(What to do):
A. In the storage-command excerpt, how does processor 500 determine that the data packets comprise an I/O write command?
B. Does the storage-command excerpt agree with each statement below? Answer yes or no for each, and quote the deciding words of the excerpt.
(i) An NVMe host driver performs the command capsule formation.
(ii) The I/O write command reaches host network interface device 212 over a wide-area network.
(iii) The commands stored in memory 502 may include an I/O erase command.

(Page excerpt):
.....
At block 904, host processor 600 receives information from an application 218 executed by host system 202 for storage to one of the data storage devices 210.


At block 906, host processor 600 generates one or more I/O write commands to store the data received from the application to one of the selected data storage devices 210. The one or more I/O write commands comprise an identification of target storage server 204, and/or an identification of a particular data storage device 210, or partition thereof (such as a namespace ID as used in the NVMe protocol), coupled to target storage server 204. In some embodiments, each I/O write command additionally comprises some or all of the data to be stored in data storage device 210. In other embodiments, one or more identifiers are inserted into the I/O write command, such as a scatter gather list (SGL), identifying one or more locations in host memory 602 where a selected data storage device 210 may find the data to be transferred. In one embodiment utilizing the NVMe-OF protocol, each I/O write command comprises a command capsule that is stored into one or more I/O submission queues in memory 602, and, in some embodiments, some or all of the data to be stored. With reference to FIG. 2, the command capsule formation is performed by an NVMe host driver 220, which may utilize a different processor and memory than host processor 600 and memory 602. The I/O command may further comprise an identification, or address, of target storage server 204.


At block 908, in one embodiment, host processor 600 may generate an RDMA_SEND message comprising the I/O write command in accordance with the well-known RDMA protocol, where the I/O write command. The RDMA message may then be placed into an RDMA send queue.


At block 910, the I/O write command, or the RDMA_SEND message, may be formatted in accordance with a data bus protocol, for sending the I/O write command, or the RDMA_SEND message, to host network interface device 212. Such data base protocols include, but are not limited to, PCIe, SATA, SATEe, SAS, eMMC, UFS, PCI, PCI-X, or USB.


At block 912, the I/O write command, or the RDMA_SEND message, is provided to host network interface device 212 via a local data bus.


At block 914, the I/O write command, or the RDMA_SEND message, is formatted into one or more data packets by host network interface device 212 in accordance with a wide-area network protocol, such as TCP/IP. The one or more data packets are then sent by host network interface device 212 to target network interface device 214 over wide-area network 206. It should be understood that, typically, the I/O write command, or the RDMA_SEND message, is provided from host network interface device 212 to a local-area network that serves host system 202, and the local-area network provides the I/O write command, or the RDMA_SEND message, to wide-area network 206.


At block 916, the one or more data packets are received by target network interface device 214 via network interface 504. It should be understood that, in some embodiment, the data packets are first received by a local-area network that serves target storage server 204, and then the local-area network provides the data packets to target network interface device 214 via network interface 504.


At block 918, processor 500 of target network interface device 214 retrieves the I/O write command from the data packets by unpacking the one or more data packets in accordance with the wide-area network protocol and, in some embodiments, with the RDMA protocol.


At block 920, processor 500 determines that the data packets comprise an I/O write command by comparing a portion of the received command with a number of commands stored in memory 502. The number of commands may comprise an I/O write command, an I/O read command, an I/O erase command, one of a number of administrative commands, and one of a number of fabric commands. In one embodiment, processor 500 may determine that the received command is data destined for one of the data storage devices 210.
.....
(The data):

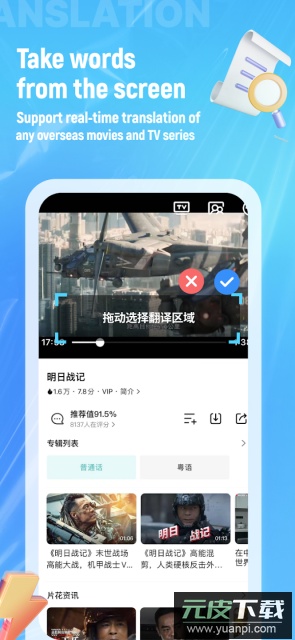 视频字幕翻译(Video subtitle translate)软件中文版截图1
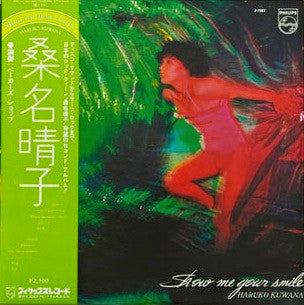 Haruko Kuwana 桑名晴子 – Show Me Your Smile (Vintage)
.....
(Responses in order):
A. By comparing a portion of the received command with a number of commands stored in memory 502.

B.
(i) Yes: "the command capsule formation is performed by an NVMe host driver 220"
(ii) No: "is provided to host network interface device 212 via a local data bus"
(iii) Yes: "The number of commands may comprise an I/O write command, an I/O read command, an I/O erase command"